▸ **YANG AKAN DIKERJAKAN**:
1 – Tuliskan ulang tanpa perubahan bagian dari kutipan tentang manajemen talenta yang dibuka dengan kata-kata "[Human Talent] Bagaimana" dan ditutup dengan "(Sistem Manajemen Talenta).".
2 – Menurut kutipan tentang manajemen talenta, apa saja prinsip dasar manajemen talenta?

── KUTIPAN PILIHAN ──

[Human Talent] Bagaimana HRD Mengembangkan Karyawan yang Bertalenta?

Penerapan human capital dalam manajemen pengelolaan Sumber Daya Manusia (SDM) di perusahaan adalah modal utama bagi pengembangan aset-aset yang bertalenta.  Diperlukan komitmen yang kuat dari manajemen dalam pengembangan talenta yang berbasis kompetensi dan karir karyawan.  Implementasinya pun diharapkan tidak setengah-setengah dalam mengembangkan sistem yang strategis dalam pencapaian karir karyawan di dalam perusahaan tersebut.  Oleh karena itu struktur karir yang jelas, job grading yang tersistematis, sistem seleksi yang berbasis kompetensi, sistem pelatihan dan pengembangan yang terorganisir serta dukungan manajerial semua lini di perusahaan merupakan komponen-komponen penunjang dalam penerapan Talent Management Sistem (Sistem Manajemen Talenta).

Apa itu manajemen talenta? Talenta adalah orang - orang yang memiliki kualitas unggul ataupun terbaik dari proses seleksi yang kemudian dikembangkan, dibina oleh sebuah sistem organisasi untuk proses jangka panjang. Merekalah orang-orang yang sudah dipersiapkan untuk menjadi pemimpin perusahaan di masa mendatang.  Prinsip dasar manajemen talenta menurut penjabaran di atas adalah memilih, mengembangkan dan mematangkan.  Talent management berarti bagaimana sebuah organisasi mengelola sumber dayanya mulai dari proses rekrutmen, penempatan pegawai, penilaian kinerja, pelatihan dan pengembangan karir, sampai pegawai meninggalkan perusahaan (employee separation) sehingga pada akhirnya tujuan-tujuan organisasi dapat tercapai (Lewis, 2006). Talent management atau manajemen  talenta adalah suatu proses dalam manajemen SDM terkait tiga proses yaitu:
  1. Mengembangkan dan memperkuat karyawan baru pada proses pertama kali masuk perusahaan (onboarding).

───
── CUPLIKAN DATA ──

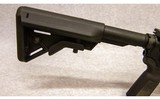 Springfield Armory ~ Saint Victor ~ 9 mm - 2 of 10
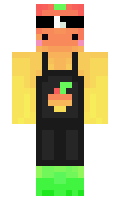 63cffd2fc6fbfd minecraft skin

───

▸ **DAFTAR JAWABAN**:
1 –
[Human Talent] Bagaimana HRD Mengembangkan Karyawan yang Bertalenta?

Penerapan human capital dalam manajemen pengelolaan Sumber Daya Manusia (SDM) di perusahaan adalah modal utama bagi pengembangan aset-aset yang bertalenta.  Diperlukan komitmen yang kuat dari manajemen dalam pengembangan talenta yang berbasis kompetensi dan karir karyawan.  Implementasinya pun diharapkan tidak setengah-setengah dalam mengembangkan sistem yang strategis dalam pencapaian karir karyawan di dalam perusahaan tersebut.  Oleh karena itu struktur karir yang jelas, job grading yang tersistematis, sistem seleksi yang berbasis kompetensi, sistem pelatihan dan pengembangan yang terorganisir serta dukungan manajerial semua lini di perusahaan merupakan komponen-komponen penunjang dalam penerapan Talent Management Sistem (Sistem Manajemen Talenta).

2 – Prinsip dasar manajemen talenta adalah memilih, mengembangkan, dan mematangkan.